Fechamos as luzes na pequena cave e subimos até às oficinas. “Até há oito, dez anos, havia aqui pessoal a trabalhar”, conta António Lucas. “Agora é como se os actores tivessem saído de repente”. E, de facto, os instrumentos de trabalho estão em cima das grossas mesas de madeira, como se esperassem que, a qualquer momento, os operários entrassem outra vez pela porta. Encostado a uma das paredes está um anexo com as paredes feitas de quadrados de vidro. Não é difícil imaginarmos um operário a bater num desses vidros, chamando a atenção do gerente, que lá dentro, no seu pequeno escritório, toma nota à mão, em letra desenhada, das encomendas, das despesas e dos lucros, à luz fraca de um candeeiro iluminando a enorme secretária de madeira que, juntamente com um armário-ficheiro, ocupa praticamente todo o espaço. 

E a ideia de que este é o cenário de uma peça sem os actores faz ainda mais sentido quando descobrimos que o fundador da loja era também um grande admirador de teatro. António Lucas entra em mais uma sala deste pequeno labirinto e tira de uma prateleira um empoeirado livro com edições encadernadas do Jornal dos Teatros dos anos 1920 e 30. No cimo de algumas das páginas vê-se um anúncio antigo: “Achilles Santos Frias. Com oficinas movidas a electricidade. Ferragens antigas para móveis em todos os estilos.”

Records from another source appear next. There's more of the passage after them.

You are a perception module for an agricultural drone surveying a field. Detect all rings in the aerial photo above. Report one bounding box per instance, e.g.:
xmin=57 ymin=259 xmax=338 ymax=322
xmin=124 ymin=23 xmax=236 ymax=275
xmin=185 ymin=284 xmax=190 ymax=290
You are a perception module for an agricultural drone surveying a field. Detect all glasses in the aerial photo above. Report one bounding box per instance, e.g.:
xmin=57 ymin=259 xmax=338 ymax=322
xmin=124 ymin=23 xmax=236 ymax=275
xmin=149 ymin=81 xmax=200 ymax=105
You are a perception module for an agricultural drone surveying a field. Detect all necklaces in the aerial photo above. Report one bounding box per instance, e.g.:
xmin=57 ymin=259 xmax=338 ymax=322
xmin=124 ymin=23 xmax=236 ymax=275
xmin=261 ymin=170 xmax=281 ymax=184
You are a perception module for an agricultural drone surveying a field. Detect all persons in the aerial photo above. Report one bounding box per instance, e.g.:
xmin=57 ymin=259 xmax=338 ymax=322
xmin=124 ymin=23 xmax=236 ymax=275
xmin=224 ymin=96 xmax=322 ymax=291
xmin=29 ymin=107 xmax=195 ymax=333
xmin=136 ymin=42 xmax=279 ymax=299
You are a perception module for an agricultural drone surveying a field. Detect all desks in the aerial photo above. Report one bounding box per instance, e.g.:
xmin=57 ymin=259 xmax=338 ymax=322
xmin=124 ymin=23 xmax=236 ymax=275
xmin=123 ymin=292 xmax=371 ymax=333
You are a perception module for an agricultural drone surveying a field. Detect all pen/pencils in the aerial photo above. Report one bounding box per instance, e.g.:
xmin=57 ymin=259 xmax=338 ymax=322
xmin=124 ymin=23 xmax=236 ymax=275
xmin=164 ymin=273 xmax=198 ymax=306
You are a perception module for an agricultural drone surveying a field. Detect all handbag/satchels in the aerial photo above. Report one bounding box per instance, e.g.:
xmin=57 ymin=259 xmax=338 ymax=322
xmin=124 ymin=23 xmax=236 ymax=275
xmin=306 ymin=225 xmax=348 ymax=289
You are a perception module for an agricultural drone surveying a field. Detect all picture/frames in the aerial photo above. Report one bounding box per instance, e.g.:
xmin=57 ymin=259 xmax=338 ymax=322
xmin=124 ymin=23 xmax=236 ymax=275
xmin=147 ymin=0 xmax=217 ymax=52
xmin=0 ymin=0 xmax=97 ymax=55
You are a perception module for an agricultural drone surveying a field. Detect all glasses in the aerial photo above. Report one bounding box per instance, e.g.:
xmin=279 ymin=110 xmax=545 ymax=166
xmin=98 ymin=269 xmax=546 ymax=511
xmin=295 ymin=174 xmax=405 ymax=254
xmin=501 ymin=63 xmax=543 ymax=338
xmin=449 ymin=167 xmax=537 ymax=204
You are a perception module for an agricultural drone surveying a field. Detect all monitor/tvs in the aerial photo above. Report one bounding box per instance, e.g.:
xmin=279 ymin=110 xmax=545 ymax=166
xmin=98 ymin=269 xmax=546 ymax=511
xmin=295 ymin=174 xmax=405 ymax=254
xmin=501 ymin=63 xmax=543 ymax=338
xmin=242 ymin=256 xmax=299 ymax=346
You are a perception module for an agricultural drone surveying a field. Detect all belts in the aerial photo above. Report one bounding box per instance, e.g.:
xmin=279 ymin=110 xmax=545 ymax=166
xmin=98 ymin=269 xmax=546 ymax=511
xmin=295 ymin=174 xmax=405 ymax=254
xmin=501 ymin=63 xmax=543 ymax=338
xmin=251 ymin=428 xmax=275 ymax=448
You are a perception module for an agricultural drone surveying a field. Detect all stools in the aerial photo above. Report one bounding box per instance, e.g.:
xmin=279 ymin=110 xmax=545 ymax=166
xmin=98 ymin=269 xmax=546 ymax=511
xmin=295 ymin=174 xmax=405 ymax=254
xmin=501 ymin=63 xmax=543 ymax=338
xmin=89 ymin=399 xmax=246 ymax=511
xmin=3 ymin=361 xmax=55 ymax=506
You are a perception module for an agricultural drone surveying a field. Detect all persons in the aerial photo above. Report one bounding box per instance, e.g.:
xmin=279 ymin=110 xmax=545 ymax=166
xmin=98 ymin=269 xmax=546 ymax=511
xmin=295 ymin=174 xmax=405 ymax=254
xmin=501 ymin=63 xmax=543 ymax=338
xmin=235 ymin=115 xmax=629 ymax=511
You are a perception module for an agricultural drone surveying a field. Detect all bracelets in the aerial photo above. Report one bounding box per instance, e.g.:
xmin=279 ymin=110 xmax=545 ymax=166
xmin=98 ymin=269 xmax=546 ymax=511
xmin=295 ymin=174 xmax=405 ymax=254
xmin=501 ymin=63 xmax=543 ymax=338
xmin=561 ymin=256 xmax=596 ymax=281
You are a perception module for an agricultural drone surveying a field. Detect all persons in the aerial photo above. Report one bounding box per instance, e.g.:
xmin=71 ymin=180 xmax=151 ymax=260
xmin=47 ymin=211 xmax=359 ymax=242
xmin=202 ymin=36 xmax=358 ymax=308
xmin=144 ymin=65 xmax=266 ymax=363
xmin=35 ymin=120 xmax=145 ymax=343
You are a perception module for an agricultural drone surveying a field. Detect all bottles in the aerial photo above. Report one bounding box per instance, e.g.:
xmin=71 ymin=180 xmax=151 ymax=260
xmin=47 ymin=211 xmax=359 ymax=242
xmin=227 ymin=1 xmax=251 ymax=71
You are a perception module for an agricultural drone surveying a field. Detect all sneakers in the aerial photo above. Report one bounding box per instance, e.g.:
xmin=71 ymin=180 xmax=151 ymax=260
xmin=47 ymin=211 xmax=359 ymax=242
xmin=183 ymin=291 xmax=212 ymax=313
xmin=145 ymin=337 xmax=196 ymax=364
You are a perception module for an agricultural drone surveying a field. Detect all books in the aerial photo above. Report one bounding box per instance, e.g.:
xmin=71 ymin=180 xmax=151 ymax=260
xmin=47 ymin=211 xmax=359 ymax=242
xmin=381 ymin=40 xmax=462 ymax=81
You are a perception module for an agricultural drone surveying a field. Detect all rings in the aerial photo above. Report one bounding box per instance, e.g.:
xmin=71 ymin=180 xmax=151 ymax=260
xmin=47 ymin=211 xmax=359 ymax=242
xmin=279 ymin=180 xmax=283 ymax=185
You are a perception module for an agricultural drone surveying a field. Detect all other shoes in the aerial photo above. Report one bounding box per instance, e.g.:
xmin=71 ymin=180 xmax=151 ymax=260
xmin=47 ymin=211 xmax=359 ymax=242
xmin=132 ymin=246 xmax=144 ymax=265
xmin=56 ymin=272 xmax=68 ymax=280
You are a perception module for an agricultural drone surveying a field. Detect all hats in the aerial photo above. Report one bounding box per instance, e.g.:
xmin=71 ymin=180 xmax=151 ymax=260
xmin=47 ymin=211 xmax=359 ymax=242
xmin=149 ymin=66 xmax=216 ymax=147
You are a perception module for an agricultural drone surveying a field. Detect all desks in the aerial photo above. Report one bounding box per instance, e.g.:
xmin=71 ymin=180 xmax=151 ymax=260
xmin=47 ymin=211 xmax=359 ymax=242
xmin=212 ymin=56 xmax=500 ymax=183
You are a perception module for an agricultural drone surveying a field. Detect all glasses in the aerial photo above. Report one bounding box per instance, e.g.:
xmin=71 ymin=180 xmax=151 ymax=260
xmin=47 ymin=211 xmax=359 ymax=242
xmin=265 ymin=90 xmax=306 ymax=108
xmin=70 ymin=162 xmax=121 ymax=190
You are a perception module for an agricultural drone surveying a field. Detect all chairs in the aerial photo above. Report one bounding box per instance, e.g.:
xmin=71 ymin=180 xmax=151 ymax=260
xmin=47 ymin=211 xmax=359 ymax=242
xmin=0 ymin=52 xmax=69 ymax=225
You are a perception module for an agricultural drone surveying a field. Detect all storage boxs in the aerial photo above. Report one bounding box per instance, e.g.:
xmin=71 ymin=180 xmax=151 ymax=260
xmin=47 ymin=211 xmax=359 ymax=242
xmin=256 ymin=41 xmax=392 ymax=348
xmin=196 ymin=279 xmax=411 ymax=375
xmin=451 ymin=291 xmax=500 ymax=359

Regressamos à entrada da loja, a que António Lucas deu um ar mais parisiense, com um grande espelho e quadros mostrando a enorme variedade de modelos de ferragens, douradas e brilhantes. Será que, entretanto, lá em baixo, no escuro da cave, a quadriga guiada por uma figura clássica tocando lira se lançou já numa corrida louca, largando pelo ar o anjinho nu que tentava agarrar-se a ela, enquanto, na sua caixa, a águia melancólica lançava mais um longo bocejo?